-- PROVIDED RECORDS start --

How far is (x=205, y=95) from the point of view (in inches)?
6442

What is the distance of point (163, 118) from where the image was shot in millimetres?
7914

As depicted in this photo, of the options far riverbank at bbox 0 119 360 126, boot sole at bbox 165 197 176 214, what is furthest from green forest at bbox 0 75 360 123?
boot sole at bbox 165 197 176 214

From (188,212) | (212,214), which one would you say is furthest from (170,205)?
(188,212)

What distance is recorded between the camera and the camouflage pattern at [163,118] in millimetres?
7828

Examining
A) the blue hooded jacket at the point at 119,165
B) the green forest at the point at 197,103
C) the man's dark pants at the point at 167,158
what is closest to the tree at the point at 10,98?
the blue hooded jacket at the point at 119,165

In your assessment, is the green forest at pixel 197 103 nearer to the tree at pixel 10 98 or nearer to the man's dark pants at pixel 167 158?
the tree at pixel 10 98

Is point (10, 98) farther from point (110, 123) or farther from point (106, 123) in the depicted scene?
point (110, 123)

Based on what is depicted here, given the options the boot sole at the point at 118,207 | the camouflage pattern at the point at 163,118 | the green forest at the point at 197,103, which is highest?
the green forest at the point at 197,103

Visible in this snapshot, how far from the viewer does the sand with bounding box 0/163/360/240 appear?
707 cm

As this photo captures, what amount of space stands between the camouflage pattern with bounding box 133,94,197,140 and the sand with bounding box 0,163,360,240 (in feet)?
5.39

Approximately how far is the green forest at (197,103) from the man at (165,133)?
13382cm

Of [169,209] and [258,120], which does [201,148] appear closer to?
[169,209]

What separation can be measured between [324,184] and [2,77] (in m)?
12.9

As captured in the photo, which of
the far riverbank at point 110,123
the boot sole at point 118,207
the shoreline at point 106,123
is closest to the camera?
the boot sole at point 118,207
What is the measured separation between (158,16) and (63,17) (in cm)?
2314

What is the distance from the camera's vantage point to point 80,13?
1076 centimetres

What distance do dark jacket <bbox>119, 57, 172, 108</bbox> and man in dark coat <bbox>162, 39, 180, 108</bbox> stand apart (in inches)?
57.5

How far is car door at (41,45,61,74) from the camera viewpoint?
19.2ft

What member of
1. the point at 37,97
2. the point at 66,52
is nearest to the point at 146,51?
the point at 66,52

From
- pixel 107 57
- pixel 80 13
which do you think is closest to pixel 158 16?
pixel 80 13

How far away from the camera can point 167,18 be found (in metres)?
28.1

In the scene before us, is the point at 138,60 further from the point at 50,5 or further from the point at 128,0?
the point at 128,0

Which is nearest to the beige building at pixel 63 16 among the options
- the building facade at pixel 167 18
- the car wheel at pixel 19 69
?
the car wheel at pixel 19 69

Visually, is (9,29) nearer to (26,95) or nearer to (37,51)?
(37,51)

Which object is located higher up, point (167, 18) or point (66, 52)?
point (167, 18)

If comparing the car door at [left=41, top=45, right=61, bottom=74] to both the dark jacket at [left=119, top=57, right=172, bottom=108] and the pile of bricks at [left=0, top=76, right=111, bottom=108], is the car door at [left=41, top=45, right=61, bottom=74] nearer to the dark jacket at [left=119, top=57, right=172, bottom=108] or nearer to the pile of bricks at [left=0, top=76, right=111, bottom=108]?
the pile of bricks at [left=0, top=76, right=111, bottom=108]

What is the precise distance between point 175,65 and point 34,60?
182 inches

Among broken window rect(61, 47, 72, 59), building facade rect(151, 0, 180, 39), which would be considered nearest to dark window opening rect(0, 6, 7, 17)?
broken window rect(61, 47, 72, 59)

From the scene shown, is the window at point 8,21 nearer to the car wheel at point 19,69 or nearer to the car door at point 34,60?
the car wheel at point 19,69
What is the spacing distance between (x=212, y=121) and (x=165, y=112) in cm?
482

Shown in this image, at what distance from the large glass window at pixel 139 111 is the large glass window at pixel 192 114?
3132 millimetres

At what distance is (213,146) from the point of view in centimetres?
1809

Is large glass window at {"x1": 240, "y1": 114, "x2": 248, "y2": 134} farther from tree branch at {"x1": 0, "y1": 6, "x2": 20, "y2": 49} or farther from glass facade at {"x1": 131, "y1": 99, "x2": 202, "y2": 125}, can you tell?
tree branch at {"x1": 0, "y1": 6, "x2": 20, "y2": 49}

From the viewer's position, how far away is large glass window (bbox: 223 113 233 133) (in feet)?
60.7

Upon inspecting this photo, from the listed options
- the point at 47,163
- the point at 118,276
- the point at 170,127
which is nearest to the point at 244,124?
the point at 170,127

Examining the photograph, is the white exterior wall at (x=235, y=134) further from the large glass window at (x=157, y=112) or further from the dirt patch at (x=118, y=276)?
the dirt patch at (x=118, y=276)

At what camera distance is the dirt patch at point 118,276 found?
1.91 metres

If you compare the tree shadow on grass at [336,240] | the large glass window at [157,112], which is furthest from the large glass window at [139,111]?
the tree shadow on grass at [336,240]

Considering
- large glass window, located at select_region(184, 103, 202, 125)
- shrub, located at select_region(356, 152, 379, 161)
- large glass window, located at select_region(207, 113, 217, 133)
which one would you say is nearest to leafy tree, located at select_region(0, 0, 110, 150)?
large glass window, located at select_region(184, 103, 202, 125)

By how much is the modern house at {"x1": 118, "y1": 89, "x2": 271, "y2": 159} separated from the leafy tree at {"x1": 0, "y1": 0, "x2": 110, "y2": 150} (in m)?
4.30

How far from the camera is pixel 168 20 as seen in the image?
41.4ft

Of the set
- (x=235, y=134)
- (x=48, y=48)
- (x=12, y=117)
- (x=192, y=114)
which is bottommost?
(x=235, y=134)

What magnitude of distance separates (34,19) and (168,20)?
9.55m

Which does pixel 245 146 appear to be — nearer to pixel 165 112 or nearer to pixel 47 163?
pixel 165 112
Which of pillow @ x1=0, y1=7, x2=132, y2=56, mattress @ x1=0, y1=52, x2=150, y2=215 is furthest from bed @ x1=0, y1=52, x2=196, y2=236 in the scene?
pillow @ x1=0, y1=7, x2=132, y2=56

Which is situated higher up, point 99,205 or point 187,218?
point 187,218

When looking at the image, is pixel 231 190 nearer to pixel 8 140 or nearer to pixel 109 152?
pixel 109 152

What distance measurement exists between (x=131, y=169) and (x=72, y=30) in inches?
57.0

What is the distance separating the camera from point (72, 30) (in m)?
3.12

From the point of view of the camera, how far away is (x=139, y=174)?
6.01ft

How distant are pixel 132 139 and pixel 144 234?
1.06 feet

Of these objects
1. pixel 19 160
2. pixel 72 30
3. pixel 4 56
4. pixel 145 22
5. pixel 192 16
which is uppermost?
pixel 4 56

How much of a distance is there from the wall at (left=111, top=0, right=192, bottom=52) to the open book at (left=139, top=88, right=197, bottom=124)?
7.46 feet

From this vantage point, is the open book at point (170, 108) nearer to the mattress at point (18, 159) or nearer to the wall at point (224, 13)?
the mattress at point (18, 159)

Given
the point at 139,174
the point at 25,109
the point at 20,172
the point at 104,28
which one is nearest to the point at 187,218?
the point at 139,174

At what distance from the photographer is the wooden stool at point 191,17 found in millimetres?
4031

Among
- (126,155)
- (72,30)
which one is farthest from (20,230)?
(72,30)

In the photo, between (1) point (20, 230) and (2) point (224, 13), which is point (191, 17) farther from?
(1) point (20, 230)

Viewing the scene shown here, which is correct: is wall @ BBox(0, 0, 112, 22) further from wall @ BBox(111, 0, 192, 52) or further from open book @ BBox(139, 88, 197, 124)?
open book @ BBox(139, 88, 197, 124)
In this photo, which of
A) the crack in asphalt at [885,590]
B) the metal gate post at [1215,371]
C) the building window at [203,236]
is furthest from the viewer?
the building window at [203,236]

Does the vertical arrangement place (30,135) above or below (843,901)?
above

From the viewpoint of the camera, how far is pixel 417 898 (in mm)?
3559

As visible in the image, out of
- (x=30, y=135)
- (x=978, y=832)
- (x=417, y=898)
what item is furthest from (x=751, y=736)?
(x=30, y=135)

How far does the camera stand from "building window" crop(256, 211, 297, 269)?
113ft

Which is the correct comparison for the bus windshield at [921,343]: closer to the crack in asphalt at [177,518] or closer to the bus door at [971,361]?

-- PROVIDED RECORDS end --

■ WORK TO DO ■
Starting with the line that contains "In the photo, between", output every line through the end of the listing above, unchanged.

■ RESPONSE FOR THIS EXERCISE ■
In the photo, between (1) point (20, 230) and (2) point (224, 13), which is point (191, 17) farther from?
(1) point (20, 230)

Viewing the scene shown here, which is correct: is wall @ BBox(0, 0, 112, 22) further from wall @ BBox(111, 0, 192, 52) or further from open book @ BBox(139, 88, 197, 124)?
open book @ BBox(139, 88, 197, 124)
In this photo, which of
A) the crack in asphalt at [885,590]
B) the metal gate post at [1215,371]
C) the building window at [203,236]
is furthest from the viewer?
the building window at [203,236]

Does the vertical arrangement place (30,135) above or below (843,901)?
above

From the viewpoint of the camera, how far is pixel 417 898 (in mm)?
3559

As visible in the image, out of
- (x=30, y=135)
- (x=978, y=832)
- (x=417, y=898)
what item is furthest from (x=751, y=736)?
(x=30, y=135)

How far does the camera stand from "building window" crop(256, 211, 297, 269)?
113ft

Which is the correct comparison for the bus windshield at [921,343]: closer to the crack in asphalt at [177,518] or closer to the bus door at [971,361]?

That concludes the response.